Le message de la décision

L'arrêt de la Cour constitutionnelle allemande sur le programme d'achat d'actifs de la BCE est sujet à de nombreuses critiques, mais on ne peut guère lui reprocher d'avoir soulevé une question importante.

Par:
Jean Pisani-Ferry

Date: 12 mai 2020
Sujet: Macroéconomie et gouvernance européenne

De sa prétention à s'établir en tant que dépositaire des dépositaires à l'étroitesse de sa perspective sur la politique des banques centrales et l'évaluation paroissiale des conséquences distributives des décisions monétaires, il y a beaucoup à critiquer dans la décision de la Cour constitutionnelle allemande sur l'actif programme d'achat initié par la BCE en 2015. Mais on ne peut guère lui reprocher d'avoir soulevé une question importante.
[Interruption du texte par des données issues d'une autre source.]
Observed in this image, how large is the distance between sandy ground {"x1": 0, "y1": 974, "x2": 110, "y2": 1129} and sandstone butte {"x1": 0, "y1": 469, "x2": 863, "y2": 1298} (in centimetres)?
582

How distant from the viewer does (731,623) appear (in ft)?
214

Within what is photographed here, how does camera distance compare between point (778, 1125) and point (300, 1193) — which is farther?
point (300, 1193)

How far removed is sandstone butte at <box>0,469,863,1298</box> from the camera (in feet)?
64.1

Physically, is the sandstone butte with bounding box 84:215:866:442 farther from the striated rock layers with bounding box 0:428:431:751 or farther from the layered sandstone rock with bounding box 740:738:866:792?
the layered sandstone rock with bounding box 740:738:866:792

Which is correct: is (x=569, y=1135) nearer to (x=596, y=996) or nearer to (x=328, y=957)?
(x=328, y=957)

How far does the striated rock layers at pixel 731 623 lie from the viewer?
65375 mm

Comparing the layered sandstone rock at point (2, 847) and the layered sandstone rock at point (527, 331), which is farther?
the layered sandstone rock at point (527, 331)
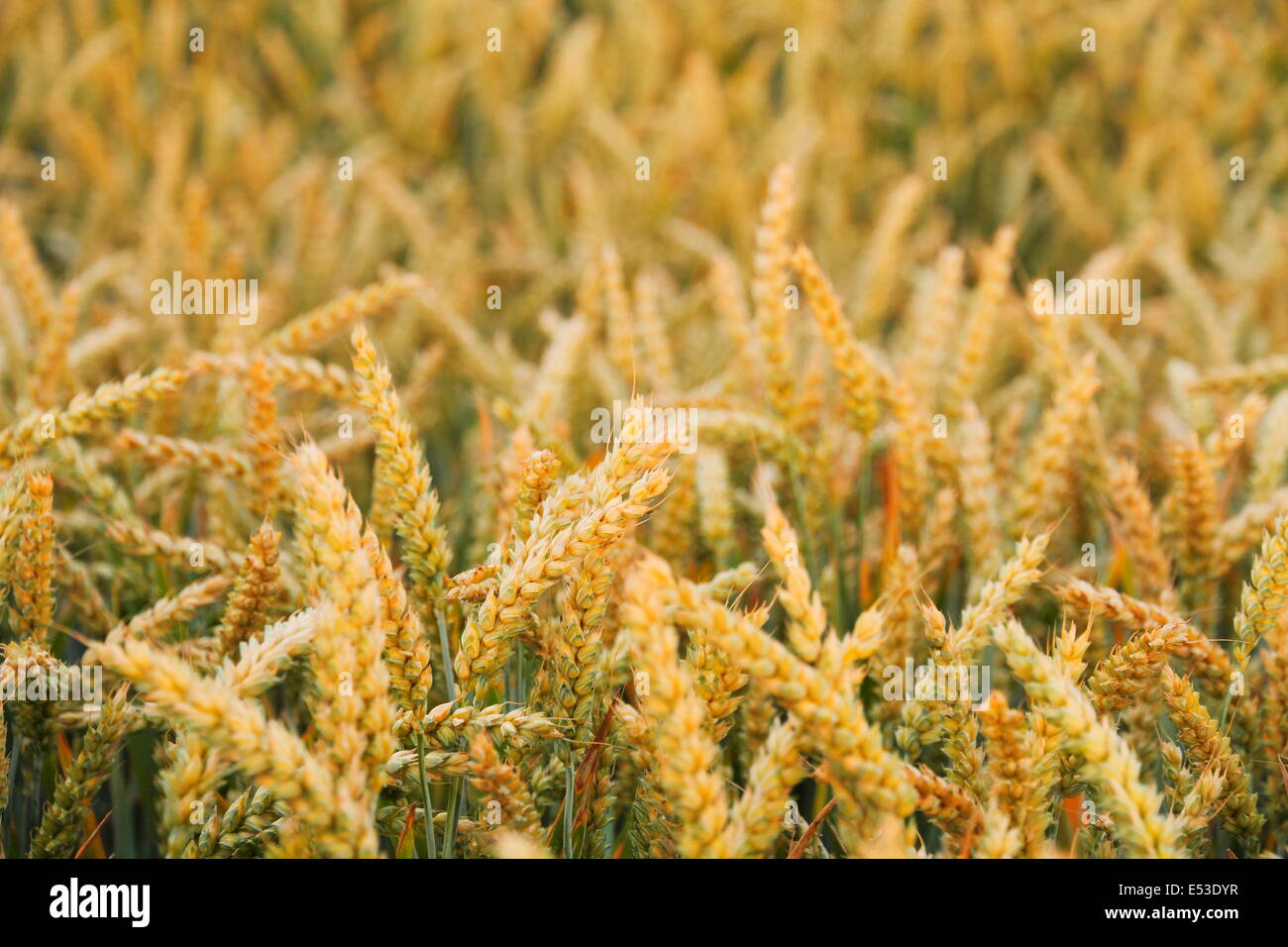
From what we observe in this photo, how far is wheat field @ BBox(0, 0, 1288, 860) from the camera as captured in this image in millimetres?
760

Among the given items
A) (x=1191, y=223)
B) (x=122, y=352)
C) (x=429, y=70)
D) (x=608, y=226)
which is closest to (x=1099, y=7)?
(x=1191, y=223)

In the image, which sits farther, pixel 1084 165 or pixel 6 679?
pixel 1084 165

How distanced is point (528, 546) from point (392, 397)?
20cm

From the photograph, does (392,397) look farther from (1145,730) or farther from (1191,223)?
(1191,223)

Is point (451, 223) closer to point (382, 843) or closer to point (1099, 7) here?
point (382, 843)

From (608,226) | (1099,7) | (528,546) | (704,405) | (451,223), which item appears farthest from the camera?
(1099,7)

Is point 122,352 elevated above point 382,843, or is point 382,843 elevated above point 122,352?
point 122,352

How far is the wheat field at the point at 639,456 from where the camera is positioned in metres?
0.76

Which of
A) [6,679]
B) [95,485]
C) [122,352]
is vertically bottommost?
[6,679]

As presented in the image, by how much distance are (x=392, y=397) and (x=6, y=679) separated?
16.4 inches

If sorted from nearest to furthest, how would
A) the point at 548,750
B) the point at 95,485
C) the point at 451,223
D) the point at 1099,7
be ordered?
the point at 548,750, the point at 95,485, the point at 451,223, the point at 1099,7

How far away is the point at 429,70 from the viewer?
295 centimetres

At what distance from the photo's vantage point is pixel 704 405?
127cm

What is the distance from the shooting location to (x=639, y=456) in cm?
79
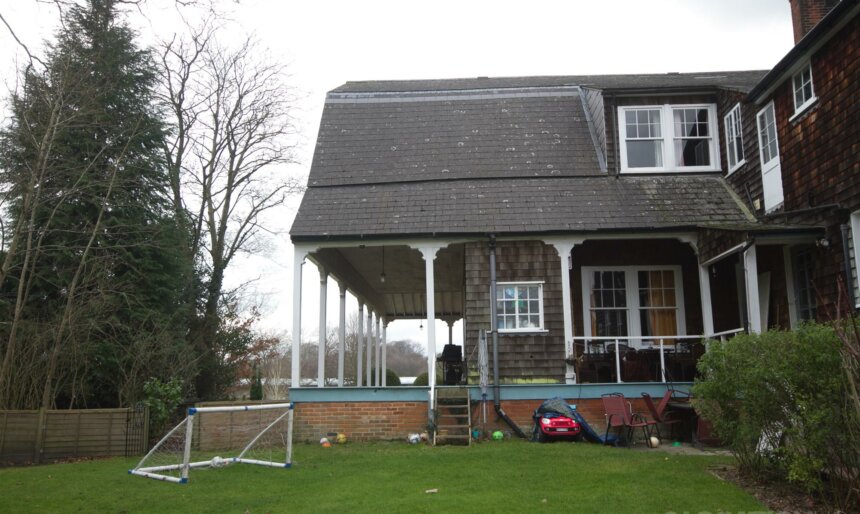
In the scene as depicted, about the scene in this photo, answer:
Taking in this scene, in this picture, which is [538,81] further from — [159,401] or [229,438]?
[159,401]

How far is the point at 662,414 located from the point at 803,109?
18.5ft

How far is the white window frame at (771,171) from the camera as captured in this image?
40.6ft

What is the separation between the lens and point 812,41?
10.9 meters

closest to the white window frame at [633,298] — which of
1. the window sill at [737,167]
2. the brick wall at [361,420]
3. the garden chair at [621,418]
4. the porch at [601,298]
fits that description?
the porch at [601,298]

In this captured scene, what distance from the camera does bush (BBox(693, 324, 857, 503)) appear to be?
638 cm

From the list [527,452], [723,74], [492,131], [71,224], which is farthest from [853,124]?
[71,224]

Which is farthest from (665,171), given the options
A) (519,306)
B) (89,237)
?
(89,237)

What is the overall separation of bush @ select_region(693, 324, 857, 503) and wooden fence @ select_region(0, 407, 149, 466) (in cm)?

La banque centrale européenne est née avec le mandat précisément défini de préserver la stabilité des prix. Au fil des ans, cependant, la BCE s'est vu confier de nouvelles missions, comme pour la supervision bancaire, ou elle a assumé de nouveaux rôles, comme lorsque Mario Draghi a dit de manière célèbre qu'elle ferait «tout ce qu'il faudrait» pour empêcher une rupture de l'euro. Jusqu'au 5e En mai, tout laissait penser que la crise des coronavirus finirait par être une raison supplémentaire pour étendre sa mission.

Pour les dirigeants européens incapables de convenir de créer un budget ou un fonds de solidarité significatif pour la zone euro, il était opportun de laisser la BCE contenir les écarts de taux d'intérêt et mutualiser les risques via son bilan. Après avoir assoupli ses repères quantitatifs, la banque centrale a pu élargir son portefeuille d'obligations d'État et modifier sa composition. Il a ainsi créé un espace budgétaire pour l'Italie à un moment où Rome en avait désespérément besoin pour lutter contre la crise sanitaire et ses conséquences économiques. Jusqu'à ce que la bombe arrive.

Les juges constitutionnels allemands pensent depuis longtemps que, si les décisions de politique monétaire sont déléguées à une institution indépendante, les actions à caractère fiscal doivent rester la prérogative exclusive des parlements élus.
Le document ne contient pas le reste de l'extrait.